Work to do → Omit the pictures and output every entry below exactly as written.

Part of a data file
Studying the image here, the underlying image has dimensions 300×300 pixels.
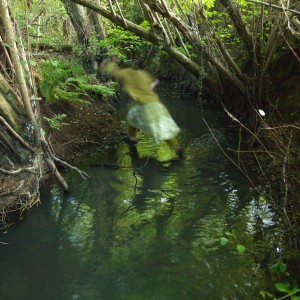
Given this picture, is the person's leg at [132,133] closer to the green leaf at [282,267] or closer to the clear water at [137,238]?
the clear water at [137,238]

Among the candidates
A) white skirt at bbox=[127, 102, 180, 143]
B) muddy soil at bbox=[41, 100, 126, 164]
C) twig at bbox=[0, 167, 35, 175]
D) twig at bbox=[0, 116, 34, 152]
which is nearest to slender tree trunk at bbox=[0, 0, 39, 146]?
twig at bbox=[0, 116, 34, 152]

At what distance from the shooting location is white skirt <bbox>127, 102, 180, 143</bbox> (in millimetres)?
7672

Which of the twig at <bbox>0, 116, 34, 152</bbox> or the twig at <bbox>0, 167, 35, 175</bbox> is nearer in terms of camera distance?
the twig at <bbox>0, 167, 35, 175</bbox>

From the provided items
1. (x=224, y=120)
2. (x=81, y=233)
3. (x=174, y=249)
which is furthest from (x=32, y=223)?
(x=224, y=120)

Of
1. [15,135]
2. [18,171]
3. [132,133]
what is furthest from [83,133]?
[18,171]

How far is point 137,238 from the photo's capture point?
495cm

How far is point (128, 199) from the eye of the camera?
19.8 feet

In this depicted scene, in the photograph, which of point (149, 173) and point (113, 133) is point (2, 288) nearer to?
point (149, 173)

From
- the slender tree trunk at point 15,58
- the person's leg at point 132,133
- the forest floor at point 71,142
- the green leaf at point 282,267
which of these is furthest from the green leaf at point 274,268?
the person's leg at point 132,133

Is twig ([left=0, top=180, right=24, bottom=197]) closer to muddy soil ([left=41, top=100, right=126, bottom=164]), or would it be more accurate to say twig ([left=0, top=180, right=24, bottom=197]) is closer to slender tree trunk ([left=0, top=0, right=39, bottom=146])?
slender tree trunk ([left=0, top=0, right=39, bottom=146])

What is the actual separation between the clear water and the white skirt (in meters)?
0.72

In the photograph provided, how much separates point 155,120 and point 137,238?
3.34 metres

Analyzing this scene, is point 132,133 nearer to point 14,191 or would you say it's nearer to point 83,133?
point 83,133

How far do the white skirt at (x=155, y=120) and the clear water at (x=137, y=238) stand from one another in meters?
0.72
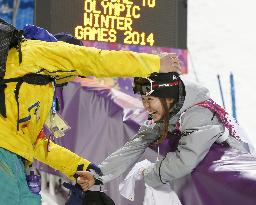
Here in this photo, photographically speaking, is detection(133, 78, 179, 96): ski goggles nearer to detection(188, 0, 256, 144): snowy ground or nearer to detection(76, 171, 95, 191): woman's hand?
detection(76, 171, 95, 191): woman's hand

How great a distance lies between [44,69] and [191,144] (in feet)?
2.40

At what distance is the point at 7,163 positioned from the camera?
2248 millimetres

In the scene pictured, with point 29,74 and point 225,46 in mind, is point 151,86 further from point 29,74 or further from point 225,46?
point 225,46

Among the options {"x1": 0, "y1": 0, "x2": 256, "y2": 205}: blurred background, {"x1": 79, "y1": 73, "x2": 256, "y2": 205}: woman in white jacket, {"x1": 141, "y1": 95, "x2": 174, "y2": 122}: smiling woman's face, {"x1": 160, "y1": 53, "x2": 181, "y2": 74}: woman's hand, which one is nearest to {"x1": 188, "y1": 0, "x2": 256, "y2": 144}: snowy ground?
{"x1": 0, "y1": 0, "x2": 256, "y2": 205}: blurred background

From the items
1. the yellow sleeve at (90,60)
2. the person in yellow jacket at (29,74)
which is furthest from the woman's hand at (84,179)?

Correct output →
Studying the image here, the underlying image has dimensions 300×300 pixels.
Given this picture, is the person's leg at [132,133] closer to the green leaf at [282,267] or closer to the clear water at [137,238]?
the clear water at [137,238]

Among the candidates
A) white skirt at bbox=[127, 102, 180, 143]
B) muddy soil at bbox=[41, 100, 126, 164]
C) twig at bbox=[0, 167, 35, 175]
D) twig at bbox=[0, 116, 34, 152]
which is nearest to slender tree trunk at bbox=[0, 0, 39, 146]?
twig at bbox=[0, 116, 34, 152]

At what distance from the shooting location is white skirt <bbox>127, 102, 180, 143</bbox> (in millimetres)?
7672

Which of the twig at <bbox>0, 116, 34, 152</bbox> or the twig at <bbox>0, 167, 35, 175</bbox> is nearer in terms of camera distance?
the twig at <bbox>0, 167, 35, 175</bbox>

From the provided items
1. (x=224, y=120)
2. (x=81, y=233)
3. (x=174, y=249)
which is furthest from (x=32, y=223)?
(x=224, y=120)

Of
1. [15,135]
2. [18,171]
3. [132,133]
what is furthest from [83,133]?
[18,171]

How far is point 137,238 from the photo's capture point?
495cm

How far is point (128, 199) from the eye of the camera?
19.8 feet

In this depicted scene, in the photograph, which of point (149, 173) and point (113, 133) is point (2, 288) nearer to?
point (149, 173)

From
- the slender tree trunk at point 15,58
- the person's leg at point 132,133
- the forest floor at point 71,142
- the green leaf at point 282,267
which of these is furthest from the green leaf at point 274,268?
the person's leg at point 132,133

Is twig ([left=0, top=180, right=24, bottom=197]) closer to muddy soil ([left=41, top=100, right=126, bottom=164]), or would it be more accurate to say twig ([left=0, top=180, right=24, bottom=197]) is closer to slender tree trunk ([left=0, top=0, right=39, bottom=146])?
slender tree trunk ([left=0, top=0, right=39, bottom=146])

What is the actual separation between the clear water and the white skirt (in meters)?
0.72

In the photograph provided, how much separates point 155,120 and point 137,238?
3.34 metres

Analyzing this scene, is point 132,133 nearer to point 14,191 or would you say it's nearer to point 83,133?
point 83,133

How far do the white skirt at (x=155, y=120) and the clear water at (x=137, y=238) stand from one another in meters?
0.72
Here in this photo, photographically speaking, is detection(133, 78, 179, 96): ski goggles nearer to detection(188, 0, 256, 144): snowy ground or nearer to detection(76, 171, 95, 191): woman's hand?
detection(76, 171, 95, 191): woman's hand

How great a distance lies between [44,69] and [191,144] (in feet)?
2.40

At what distance is the point at 7,163 positioned from the camera?
2248 millimetres

In the scene pictured, with point 29,74 and point 225,46 in mind, is point 151,86 further from point 29,74 or further from point 225,46?
point 225,46

Among the options {"x1": 0, "y1": 0, "x2": 256, "y2": 205}: blurred background, {"x1": 79, "y1": 73, "x2": 256, "y2": 205}: woman in white jacket, {"x1": 141, "y1": 95, "x2": 174, "y2": 122}: smiling woman's face, {"x1": 160, "y1": 53, "x2": 181, "y2": 74}: woman's hand, which one is nearest to {"x1": 188, "y1": 0, "x2": 256, "y2": 144}: snowy ground?
{"x1": 0, "y1": 0, "x2": 256, "y2": 205}: blurred background

From the items
1. the yellow sleeve at (90,60)
2. the person in yellow jacket at (29,74)
which is furthest from the woman's hand at (84,179)?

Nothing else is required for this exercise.